Textauszug:
——
Also zusammenfassend: Wir brauchen neue Organisationen, neue Arten der Zusammenarbeit, Sinn, Ganzheitlichkeit und Selbstorganisation, nicht, damit Arbeit ein bisschen netter wird. Wir brauchen New Work, um adäquat mit der Komplexität unserer Zeit umgehen zu können. Wir müssen die Transformation bestehender Organisationen gestalten, damit diese ihren Zweck auch weiterhin erfüllen können. Punkt und fertig. New Work ist damit keine Sozialromantik. New Work ist nicht (nur) für fackelschwingende Sozialarbeiter*innen. New Work ist überlebenswichtig für jede Organisation in jeder Branche.
——
Bereitgestellte Angaben:

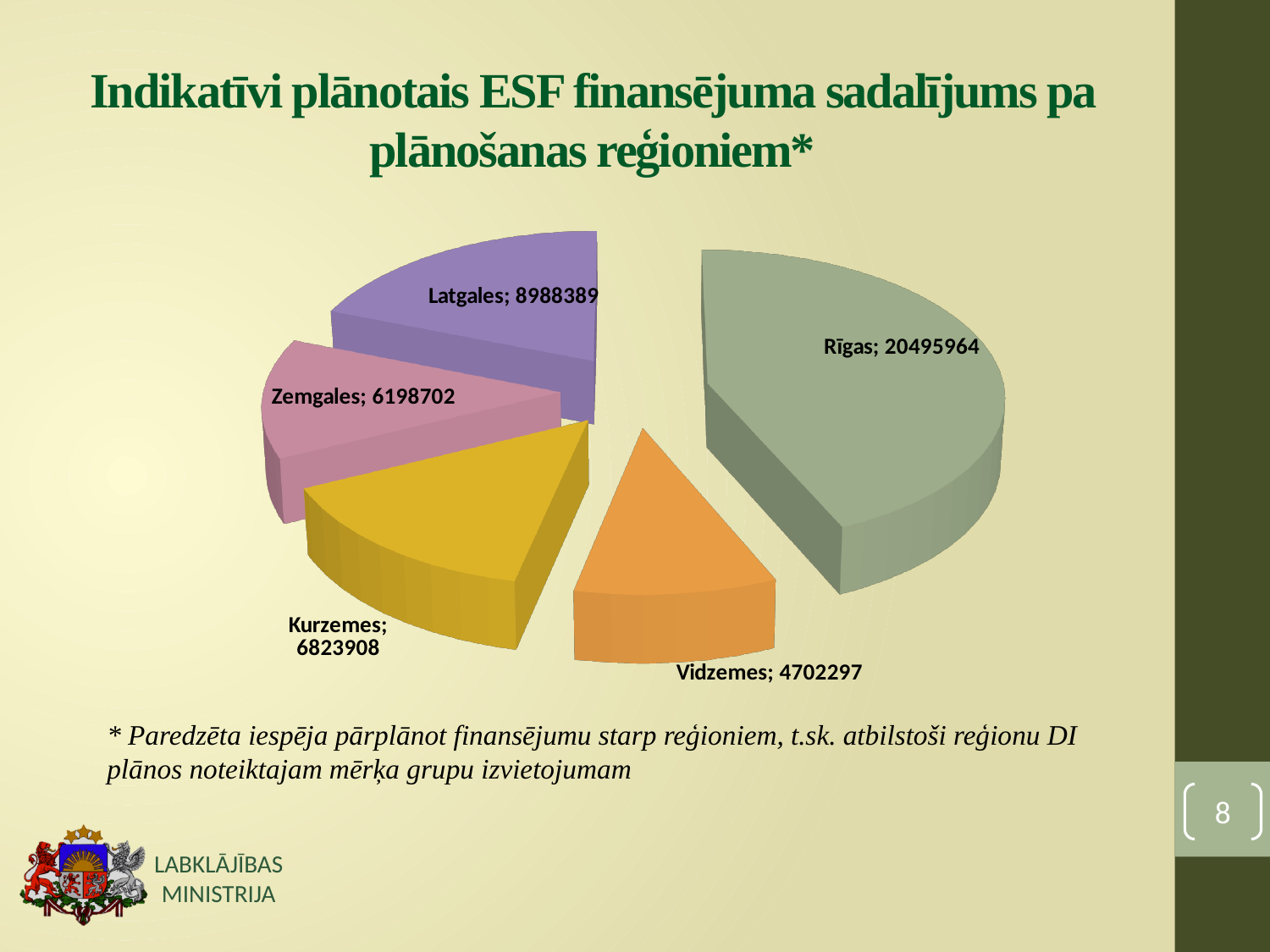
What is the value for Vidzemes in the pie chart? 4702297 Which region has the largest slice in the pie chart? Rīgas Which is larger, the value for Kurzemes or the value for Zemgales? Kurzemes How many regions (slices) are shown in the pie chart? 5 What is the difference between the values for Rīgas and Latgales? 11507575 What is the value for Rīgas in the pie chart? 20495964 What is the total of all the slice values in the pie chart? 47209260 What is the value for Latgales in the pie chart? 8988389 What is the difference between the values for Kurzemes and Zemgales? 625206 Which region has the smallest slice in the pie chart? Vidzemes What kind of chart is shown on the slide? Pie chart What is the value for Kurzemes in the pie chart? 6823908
——
Anhand der Angaben:
[a] Zähle alles auf, was wir laut dem ersten Satz des Textauszugs über New Work brauchen.
[b] Beantworte anhand des Textauszugs über New Work die folgenden Fragen:
(i) Wofür brauchen wir New Work?
(ii) Wozu müssen wir die Transformation bestehender Organisationen gestalten?
(iii) Für wen ist New Work überlebenswichtig?
[c] Führe den Textauszug über New Work im Anschluss an seinen letzten Satz fort.

Antworten je Aufgabe:
[a]
- neue Organisationen
- neue Arten der Zusammenarbeit
- Sinn
- Ganzheitlichkeit
- Selbstorganisation

[b]
(i) Um adäquat mit der Komplexität unserer Zeit umgehen zu können.
(ii) Damit diese ihren Zweck auch weiterhin erfüllen können.
(iii) Für jede Organisation in jeder Branche.

[c]
Jetzt aber Rezession

Ich hoffe, Du bist noch dabei, denn jetzt kommt der Switch zur Rezession:

Ich befürchte, dass viele der aktuell angestoßenen Initiativen zur Neugestaltung unserer Unternehmen, zu einem Umdenken in der Wirtschaft, zu einem neuen Führungsstil etc. im Keim erstickt werden, wenn die Zahlen „plötzlich und unerwartet“ (höhö) nicht mehr auf rosa Blümchen stehen.

Ich befürchte, dass viele Unternehmen damit beginnen werden, wieder zurück zum „klassischen Betriebssystem“ zu wechseln und dieses ganze „Gedöns“ von Selbstorganisation, agilem Management und sinnstiftender Zusammenarbeit mit klaren Ansagen, ein paar mehr Regeln und der Wiedereinführung der Kleiderordnung vom Tisch gewischt wird.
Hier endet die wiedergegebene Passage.